→ Document passage
It is often useful to print the loaded data to check the dimensions and data variables

When looking at the dimensions, the numbers for latitude and longitude correspond to the number of pixels in each dimension and the number for time corresponds to the number of time steps.

In [7]:

# Displays an overview of the loaded data
print(landsat_dataset)

<xarray.Dataset>
Dimensions:    (latitude: 743, longitude: 743, time: 48)
Coordinates:
  * time       (time) datetime64[ns] 2013-05-06T15:15:22 2013-06-07T15:15:34 ...
  * latitude   (latitude) float64 1.068 1.068 1.068 1.068 1.067 1.067 1.067 ...
  * longitude  (longitude) float64 -74.84 -74.84 -74.84 -74.84 -74.84 -74.84 ...
Data variables:
    red        (time, latitude, longitude) int16 2457 2277 2212 2320 2412 ...
    green      (time, latitude, longitude) int16 2549 2388 2337 2432 2535 ...
    blue       (time, latitude, longitude) int16 2484 2298 2211 2320 2379 ...
    nir        (time, latitude, longitude) int16 4441 4291 4221 4304 4371 ...
    swir1      (time, latitude, longitude) int16 3193 3052 3053 3080 3173 ...
    swir2      (time, latitude, longitude) int16 2335 2211 2199 2230 2315 ...
    pixel_qa   (time, latitude, longitude) int32 480 480 480 480 480 480 480 ...
Attributes:
    crs:      EPSG:4326

Masking out clouds¶

As part of the utilities for the Open Data Cube, we have defined a function to mask clouds based on the quality assurance information for Landsat. The function returns an xarray.DataArray object containing the mask. This can then be passed to the where() function, which masks the data.

In [8]:

from utils.data_cube_utilities.clean_mask import landsat_qa_clean_mask

cloud_mask = landsat_qa_clean_mask(landsat_dataset, platform=platform)

cleaned_dataset = landsat_dataset.where(cloud_mask)

Time Series Water Detection Analysis¶

Time series output of the Australian Water Detection from Space (WOFS) results. The results show the percent of time that a pixel is classified as water over the entire time series. BLUE = frequent water, RED = infrequent water.

The first step is to classify the dataset, which can be done with the wofs_classify() utility function.

In [9]:

from utils.data_cube_utilities.dc_water_classifier import wofs_classify

ts_water_classification = wofs_classify(landsat_dataset, clean_mask=cloud_mask)

The next step is to convert "no data" pixels to nan. A "no data" pixel has a value of -9999 in Landsat data.

In [10]:

ts_water_classification = ts_water_classification.where(ts_water_classification != -9999).astype(np.float16)

Finally, the percentage of time that a pixel is classified as water is calculated by taking the average classification value over time and multiplying it by 100. The mean calculation ignores nan values.

→ Task list
#1 Answer these questions about the Landsat water detection text:
(a) How many time steps does the loaded dataset contain?
(b) What do BLUE and RED stand for in the WOFS results?
(c) What value marks a "no data" pixel in Landsat data?
#2 Can you rewrite the stretch of the records from the line containing "What is the distance" through the line containing "4.89 meters", swapping "picture-taker" for "camera" and keeping everything else the same? Give only those lines.
The text and the records are unrelated materials.

→ Provided material
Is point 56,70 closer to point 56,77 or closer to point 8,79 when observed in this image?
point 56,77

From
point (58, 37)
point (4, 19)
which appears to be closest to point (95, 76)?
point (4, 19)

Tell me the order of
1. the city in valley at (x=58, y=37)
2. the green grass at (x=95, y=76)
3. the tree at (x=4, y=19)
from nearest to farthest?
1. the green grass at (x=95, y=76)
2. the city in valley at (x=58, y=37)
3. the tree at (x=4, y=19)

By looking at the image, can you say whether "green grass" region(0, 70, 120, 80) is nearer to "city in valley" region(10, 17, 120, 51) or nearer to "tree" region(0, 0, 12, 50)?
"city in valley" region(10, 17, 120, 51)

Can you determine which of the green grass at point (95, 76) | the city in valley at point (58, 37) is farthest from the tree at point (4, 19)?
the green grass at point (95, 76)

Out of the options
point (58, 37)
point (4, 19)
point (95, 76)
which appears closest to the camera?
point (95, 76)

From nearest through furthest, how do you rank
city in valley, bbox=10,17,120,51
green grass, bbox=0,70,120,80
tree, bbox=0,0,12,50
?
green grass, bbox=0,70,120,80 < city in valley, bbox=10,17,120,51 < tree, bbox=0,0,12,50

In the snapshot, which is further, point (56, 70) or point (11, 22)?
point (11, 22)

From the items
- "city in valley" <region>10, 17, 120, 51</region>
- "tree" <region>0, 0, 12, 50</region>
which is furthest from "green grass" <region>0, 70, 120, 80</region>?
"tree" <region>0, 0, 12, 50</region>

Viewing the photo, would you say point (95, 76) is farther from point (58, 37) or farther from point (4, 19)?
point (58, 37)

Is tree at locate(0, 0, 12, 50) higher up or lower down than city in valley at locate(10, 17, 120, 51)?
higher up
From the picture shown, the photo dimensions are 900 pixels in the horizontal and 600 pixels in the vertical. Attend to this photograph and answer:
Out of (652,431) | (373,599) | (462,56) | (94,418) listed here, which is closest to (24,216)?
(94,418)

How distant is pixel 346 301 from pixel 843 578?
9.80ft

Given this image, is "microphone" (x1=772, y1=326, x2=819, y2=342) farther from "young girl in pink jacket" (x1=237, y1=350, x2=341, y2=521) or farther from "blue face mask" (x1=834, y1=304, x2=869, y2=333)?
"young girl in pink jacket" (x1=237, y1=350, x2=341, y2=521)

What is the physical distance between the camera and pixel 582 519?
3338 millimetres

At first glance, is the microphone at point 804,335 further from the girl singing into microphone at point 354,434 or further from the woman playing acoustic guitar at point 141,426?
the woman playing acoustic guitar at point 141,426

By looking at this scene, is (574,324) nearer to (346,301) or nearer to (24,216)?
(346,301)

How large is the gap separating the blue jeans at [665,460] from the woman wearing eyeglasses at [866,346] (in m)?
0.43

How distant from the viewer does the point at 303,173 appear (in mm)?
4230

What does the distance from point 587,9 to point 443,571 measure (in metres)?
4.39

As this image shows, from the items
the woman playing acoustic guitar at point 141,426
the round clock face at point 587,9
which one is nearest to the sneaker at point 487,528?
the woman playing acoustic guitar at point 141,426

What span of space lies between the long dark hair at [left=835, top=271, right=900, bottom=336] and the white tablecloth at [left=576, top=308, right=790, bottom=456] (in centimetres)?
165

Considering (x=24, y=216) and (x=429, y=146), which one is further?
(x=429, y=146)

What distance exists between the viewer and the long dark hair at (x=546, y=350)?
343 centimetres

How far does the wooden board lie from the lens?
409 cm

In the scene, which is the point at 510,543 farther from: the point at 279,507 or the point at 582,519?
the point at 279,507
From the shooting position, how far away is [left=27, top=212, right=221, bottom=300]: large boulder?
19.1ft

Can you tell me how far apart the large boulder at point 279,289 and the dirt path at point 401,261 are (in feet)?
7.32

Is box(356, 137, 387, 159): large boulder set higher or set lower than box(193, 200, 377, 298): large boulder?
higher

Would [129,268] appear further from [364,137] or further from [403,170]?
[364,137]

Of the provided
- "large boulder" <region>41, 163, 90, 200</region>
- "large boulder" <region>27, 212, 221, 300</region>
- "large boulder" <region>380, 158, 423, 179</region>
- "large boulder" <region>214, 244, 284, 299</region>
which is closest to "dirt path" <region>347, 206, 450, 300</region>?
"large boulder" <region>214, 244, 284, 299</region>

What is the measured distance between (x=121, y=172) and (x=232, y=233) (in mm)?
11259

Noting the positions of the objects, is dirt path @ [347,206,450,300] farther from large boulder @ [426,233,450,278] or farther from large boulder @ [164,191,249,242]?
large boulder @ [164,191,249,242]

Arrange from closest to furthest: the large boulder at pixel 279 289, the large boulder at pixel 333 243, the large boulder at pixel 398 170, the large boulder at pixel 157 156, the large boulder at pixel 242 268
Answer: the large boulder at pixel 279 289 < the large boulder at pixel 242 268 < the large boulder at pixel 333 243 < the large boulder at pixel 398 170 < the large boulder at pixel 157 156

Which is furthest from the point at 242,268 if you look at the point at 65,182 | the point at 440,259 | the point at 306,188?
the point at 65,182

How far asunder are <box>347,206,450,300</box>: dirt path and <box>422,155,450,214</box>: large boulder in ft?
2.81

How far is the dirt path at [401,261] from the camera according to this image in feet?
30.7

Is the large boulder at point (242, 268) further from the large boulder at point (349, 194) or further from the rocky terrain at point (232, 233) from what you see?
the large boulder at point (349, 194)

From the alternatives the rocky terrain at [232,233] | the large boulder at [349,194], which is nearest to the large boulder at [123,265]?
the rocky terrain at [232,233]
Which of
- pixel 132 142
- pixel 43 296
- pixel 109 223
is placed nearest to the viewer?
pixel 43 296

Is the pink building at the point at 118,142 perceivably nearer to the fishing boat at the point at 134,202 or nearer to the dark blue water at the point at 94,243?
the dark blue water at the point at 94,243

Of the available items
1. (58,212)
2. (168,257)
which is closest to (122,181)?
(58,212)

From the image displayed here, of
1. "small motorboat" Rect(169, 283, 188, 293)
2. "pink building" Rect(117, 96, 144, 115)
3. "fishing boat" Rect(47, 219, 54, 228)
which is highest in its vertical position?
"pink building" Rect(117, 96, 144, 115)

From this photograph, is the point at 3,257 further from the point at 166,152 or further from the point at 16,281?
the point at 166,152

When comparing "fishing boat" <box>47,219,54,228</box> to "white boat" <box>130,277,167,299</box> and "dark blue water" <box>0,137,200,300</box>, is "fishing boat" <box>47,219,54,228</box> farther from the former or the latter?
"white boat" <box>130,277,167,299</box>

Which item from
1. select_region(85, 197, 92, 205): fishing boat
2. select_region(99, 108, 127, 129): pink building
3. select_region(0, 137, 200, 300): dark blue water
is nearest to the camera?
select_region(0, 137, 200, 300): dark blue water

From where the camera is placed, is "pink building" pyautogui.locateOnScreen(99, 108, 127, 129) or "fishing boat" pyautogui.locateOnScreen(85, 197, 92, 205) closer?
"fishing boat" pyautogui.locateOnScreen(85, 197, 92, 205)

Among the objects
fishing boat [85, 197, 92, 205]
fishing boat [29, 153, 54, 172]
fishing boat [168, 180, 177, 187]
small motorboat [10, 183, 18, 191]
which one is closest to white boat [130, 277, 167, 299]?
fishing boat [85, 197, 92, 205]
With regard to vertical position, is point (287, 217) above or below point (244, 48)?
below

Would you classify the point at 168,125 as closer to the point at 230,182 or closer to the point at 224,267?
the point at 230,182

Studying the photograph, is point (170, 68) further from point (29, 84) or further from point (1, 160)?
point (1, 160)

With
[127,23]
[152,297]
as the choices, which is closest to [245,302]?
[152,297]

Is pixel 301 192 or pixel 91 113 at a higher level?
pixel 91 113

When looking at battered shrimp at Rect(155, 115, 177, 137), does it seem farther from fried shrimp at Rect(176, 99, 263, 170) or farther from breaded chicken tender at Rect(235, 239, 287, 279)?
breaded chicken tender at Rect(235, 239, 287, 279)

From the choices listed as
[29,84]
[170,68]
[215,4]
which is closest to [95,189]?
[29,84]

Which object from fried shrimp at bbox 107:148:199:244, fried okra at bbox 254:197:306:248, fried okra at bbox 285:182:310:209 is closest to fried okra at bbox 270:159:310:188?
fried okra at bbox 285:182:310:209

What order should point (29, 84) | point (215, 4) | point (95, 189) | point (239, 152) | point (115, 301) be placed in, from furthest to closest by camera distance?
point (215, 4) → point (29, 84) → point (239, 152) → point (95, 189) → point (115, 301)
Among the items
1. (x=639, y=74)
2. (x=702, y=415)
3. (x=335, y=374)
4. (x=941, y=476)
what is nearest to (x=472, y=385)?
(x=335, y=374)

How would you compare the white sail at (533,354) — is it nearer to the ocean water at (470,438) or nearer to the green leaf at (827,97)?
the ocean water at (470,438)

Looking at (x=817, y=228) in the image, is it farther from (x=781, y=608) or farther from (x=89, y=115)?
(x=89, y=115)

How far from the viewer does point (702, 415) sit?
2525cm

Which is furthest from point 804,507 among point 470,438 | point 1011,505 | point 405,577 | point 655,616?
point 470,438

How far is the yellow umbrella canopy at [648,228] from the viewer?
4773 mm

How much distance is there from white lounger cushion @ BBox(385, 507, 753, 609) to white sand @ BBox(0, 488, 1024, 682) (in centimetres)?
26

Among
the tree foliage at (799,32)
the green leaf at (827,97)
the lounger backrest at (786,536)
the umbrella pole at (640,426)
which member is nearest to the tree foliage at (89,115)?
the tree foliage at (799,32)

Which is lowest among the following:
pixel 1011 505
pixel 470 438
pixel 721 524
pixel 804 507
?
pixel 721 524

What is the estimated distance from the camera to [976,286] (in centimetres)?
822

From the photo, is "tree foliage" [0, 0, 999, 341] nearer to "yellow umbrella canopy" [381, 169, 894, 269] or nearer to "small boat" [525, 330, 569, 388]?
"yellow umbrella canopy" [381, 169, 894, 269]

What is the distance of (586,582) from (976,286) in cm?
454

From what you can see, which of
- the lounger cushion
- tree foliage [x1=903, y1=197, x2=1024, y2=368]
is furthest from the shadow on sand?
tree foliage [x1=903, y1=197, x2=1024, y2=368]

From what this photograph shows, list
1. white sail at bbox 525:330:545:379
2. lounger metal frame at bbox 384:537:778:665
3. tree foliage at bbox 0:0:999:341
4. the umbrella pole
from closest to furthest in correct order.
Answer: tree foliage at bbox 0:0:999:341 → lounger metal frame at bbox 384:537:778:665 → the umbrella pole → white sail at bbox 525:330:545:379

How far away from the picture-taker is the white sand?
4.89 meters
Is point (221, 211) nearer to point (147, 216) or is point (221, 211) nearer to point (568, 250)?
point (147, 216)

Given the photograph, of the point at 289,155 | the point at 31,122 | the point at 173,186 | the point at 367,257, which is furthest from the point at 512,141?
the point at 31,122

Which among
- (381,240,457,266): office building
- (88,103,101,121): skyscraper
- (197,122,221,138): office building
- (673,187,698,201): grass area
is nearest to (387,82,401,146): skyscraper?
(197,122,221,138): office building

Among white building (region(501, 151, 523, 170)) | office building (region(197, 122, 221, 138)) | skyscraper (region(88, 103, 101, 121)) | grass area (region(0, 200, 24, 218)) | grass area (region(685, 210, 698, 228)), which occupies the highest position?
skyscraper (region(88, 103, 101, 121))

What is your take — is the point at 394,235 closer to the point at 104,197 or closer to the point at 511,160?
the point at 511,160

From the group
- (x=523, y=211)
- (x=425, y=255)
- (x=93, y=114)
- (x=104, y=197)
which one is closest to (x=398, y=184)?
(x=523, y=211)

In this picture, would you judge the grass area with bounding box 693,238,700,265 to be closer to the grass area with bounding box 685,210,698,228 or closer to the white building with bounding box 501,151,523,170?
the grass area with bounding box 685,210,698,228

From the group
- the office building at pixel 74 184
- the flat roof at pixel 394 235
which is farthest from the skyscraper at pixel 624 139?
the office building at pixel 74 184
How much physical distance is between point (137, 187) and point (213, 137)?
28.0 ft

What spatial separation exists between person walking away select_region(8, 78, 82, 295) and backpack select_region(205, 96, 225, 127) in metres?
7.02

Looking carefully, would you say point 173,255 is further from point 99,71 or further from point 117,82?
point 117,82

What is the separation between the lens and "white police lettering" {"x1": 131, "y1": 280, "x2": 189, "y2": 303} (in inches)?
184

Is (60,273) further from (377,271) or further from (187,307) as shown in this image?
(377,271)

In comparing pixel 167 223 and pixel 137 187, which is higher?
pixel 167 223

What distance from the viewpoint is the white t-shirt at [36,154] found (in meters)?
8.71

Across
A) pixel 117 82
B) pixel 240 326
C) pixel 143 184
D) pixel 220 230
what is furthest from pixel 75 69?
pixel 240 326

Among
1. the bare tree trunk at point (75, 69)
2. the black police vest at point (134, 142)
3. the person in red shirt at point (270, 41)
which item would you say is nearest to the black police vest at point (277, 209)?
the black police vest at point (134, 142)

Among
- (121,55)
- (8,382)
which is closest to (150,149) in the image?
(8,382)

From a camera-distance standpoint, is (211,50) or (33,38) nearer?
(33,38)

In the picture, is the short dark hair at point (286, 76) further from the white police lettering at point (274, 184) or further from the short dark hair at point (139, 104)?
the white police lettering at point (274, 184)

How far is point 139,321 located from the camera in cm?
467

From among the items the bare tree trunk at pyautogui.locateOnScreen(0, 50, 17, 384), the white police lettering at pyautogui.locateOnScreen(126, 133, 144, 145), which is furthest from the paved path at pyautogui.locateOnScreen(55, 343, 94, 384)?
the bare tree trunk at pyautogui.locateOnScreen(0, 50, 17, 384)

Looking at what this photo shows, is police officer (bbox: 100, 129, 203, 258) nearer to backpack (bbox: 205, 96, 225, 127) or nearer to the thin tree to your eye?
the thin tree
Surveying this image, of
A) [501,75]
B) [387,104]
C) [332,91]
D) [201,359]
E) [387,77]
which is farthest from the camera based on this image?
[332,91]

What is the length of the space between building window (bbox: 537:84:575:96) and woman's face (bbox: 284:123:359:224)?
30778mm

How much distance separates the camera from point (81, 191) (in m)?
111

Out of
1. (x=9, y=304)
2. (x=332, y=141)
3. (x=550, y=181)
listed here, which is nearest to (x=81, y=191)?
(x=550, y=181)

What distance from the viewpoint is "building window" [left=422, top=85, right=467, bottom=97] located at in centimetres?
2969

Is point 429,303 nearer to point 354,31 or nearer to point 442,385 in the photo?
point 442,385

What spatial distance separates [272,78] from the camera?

→ In response
#1
(a) 48
(b) BLUE stands for frequent water, and RED stands for infrequent water.
(c) -9999

#2
What is the distance of (586,582) from (976,286) in cm?
454

From what you can see, which of
- the lounger cushion
- tree foliage [x1=903, y1=197, x2=1024, y2=368]
is furthest from the shadow on sand?
tree foliage [x1=903, y1=197, x2=1024, y2=368]

From what this photograph shows, list
1. white sail at bbox 525:330:545:379
2. lounger metal frame at bbox 384:537:778:665
3. tree foliage at bbox 0:0:999:341
4. the umbrella pole
from closest to furthest in correct order.
Answer: tree foliage at bbox 0:0:999:341 → lounger metal frame at bbox 384:537:778:665 → the umbrella pole → white sail at bbox 525:330:545:379

How far away from the camera is the white sand?
4.89 meters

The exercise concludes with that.